Editor’s picks: Bottled seawater

Here’s a recap of this week’s can’t-miss SeafoodSource news stories and commentaries:

• SeafoodSource Contributing Editor Jason Holland kicked off the week with a commentary detailing the impact of the depreciating euro on European seafood exporters, who may see their increasingly affordable products find larger audiences outside the continent. “Certainly their products have the necessary quality and attributes to win over new consumers,” Holland writes in “Euro frailty.”

• Bottled seawater? Yes, it’s true. SeafoodSource Contributing Editor Nicki Holmyard talked to Andy Inglis, founder of Acquamara, who’s bottling seawater off northwestern Scotland. The “new” product hit store shelves in Scotland this week, and already local chefs, including Tom Kitchin and Roy Brett, can’t get enough of it. “Bottled seawater is set to become the latest must-have ingredient in trendy kitchens and restaurants across the United Kingdom,” Holmyard writes in “New use for a sustainable resource.”

• SeafoodSource’s coverage of the Gulf of Mexico oil disaster continued this week with a report from SeafoodSource Assistant Editor April Forristall on state officials’ efforts to reach out to mainstream media outlets to spread the word that Gulf seafood is available and safe to eat. However, that effort is being thwarted by “scaremongering opportunists” like Axe Nutrition founder Milton Carl, who’s capitalizing on the fear of oil-tainted seafood by scaring consumers into buying his book, “God’s Miracle Cure,” as I explain in my commentary “Beware of ‘scaremongering opportunists.’” And in her “Sustainable seafood in an unsustainable world” commentary, SeafoodSource Contributing Editor Lisa Duchene looked at the future of the Gulf ecosystem and the importance of looking beyond seafood to related sustainability issues.

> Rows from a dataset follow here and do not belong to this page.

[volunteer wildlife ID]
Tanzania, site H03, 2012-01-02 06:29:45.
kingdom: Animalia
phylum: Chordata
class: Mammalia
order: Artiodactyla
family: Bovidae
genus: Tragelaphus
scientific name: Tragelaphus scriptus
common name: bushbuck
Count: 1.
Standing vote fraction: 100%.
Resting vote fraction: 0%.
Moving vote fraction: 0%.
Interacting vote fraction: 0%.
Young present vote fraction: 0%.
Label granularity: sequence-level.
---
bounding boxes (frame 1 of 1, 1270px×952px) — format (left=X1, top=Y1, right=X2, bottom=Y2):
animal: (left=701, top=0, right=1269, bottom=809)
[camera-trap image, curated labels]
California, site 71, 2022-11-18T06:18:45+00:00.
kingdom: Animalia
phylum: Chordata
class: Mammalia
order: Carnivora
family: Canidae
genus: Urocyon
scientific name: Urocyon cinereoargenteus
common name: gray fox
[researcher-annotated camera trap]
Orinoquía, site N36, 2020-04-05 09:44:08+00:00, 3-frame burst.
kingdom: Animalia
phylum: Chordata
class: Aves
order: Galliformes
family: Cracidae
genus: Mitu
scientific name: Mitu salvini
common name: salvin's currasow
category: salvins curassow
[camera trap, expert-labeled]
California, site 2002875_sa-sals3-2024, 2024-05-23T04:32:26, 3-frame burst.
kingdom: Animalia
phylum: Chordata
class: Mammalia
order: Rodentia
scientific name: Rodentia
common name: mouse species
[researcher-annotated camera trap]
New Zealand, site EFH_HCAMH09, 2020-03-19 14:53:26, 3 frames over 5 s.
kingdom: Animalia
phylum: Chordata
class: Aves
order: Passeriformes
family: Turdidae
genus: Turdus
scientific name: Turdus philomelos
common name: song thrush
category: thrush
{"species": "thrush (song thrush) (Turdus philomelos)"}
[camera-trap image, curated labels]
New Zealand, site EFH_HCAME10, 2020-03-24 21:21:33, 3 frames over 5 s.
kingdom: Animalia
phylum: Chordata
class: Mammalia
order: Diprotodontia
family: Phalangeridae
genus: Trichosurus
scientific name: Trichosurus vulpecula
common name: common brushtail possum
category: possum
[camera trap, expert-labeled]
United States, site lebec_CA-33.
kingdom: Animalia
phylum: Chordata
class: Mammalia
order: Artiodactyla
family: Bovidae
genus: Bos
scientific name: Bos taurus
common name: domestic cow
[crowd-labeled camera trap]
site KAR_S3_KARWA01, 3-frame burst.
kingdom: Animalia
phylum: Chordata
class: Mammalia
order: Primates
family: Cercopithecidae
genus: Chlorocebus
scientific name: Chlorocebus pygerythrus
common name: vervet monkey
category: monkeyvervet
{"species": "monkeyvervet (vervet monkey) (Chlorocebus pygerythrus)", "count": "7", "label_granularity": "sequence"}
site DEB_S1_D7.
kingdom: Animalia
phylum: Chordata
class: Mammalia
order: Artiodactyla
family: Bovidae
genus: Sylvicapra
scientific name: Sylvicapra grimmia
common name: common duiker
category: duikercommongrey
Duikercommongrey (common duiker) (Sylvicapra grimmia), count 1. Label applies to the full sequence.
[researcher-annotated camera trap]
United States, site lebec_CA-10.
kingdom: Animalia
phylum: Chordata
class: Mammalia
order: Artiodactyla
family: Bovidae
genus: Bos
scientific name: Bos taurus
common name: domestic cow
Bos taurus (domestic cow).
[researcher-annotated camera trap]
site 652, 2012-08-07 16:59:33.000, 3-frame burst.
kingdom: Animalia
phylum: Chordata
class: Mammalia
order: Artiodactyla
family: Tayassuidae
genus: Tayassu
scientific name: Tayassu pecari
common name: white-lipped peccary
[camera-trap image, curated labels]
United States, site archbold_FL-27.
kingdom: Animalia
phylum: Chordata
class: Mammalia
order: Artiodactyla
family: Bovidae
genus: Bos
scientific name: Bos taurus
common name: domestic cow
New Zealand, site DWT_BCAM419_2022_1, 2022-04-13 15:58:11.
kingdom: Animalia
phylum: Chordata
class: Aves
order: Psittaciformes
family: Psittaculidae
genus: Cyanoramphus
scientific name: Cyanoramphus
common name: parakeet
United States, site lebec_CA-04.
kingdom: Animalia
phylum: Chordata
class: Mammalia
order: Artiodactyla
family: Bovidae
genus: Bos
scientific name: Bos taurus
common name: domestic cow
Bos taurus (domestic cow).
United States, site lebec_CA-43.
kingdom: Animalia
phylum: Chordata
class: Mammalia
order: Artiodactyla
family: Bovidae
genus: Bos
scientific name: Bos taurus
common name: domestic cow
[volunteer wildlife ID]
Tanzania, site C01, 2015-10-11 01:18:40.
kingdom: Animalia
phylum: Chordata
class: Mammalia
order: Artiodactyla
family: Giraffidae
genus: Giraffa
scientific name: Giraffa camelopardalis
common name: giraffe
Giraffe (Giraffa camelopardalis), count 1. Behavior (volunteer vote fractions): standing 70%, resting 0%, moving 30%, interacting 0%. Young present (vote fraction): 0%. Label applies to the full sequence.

• SeafoodSource Contributing Editor Lindsey Partos came through with two reports from the biannual Salon Saveurs fine food show in Paris over the weekend. She talked to Claudie Vardelle, co-owner of Philippe Gendreau, about his passion for sardines and his mission to elevate the species’ status among consumers. She also detailed the explosion of high-end, sustainable seafood products on display at the show, including “home-grown” caviar and innovative packaging for canned mussels.

• When it comes to sustainable seafood, Overwaitea is getting it right — half of the time, according to environmental activist organization Greenpeace. At 51 percent, Overwaitea received the only passing mark in the Greenpeace report “Taking Stock,” which graded Canada’s eight major retailers according to their sustainable seafood sourcing policies. Greenpeace failed the other seven retailers, including Loblaw (41 percent), Walmart (28 percent) and Sobeys (14 percent), despite their efforts in recent months to adopt sustainable seafood policies.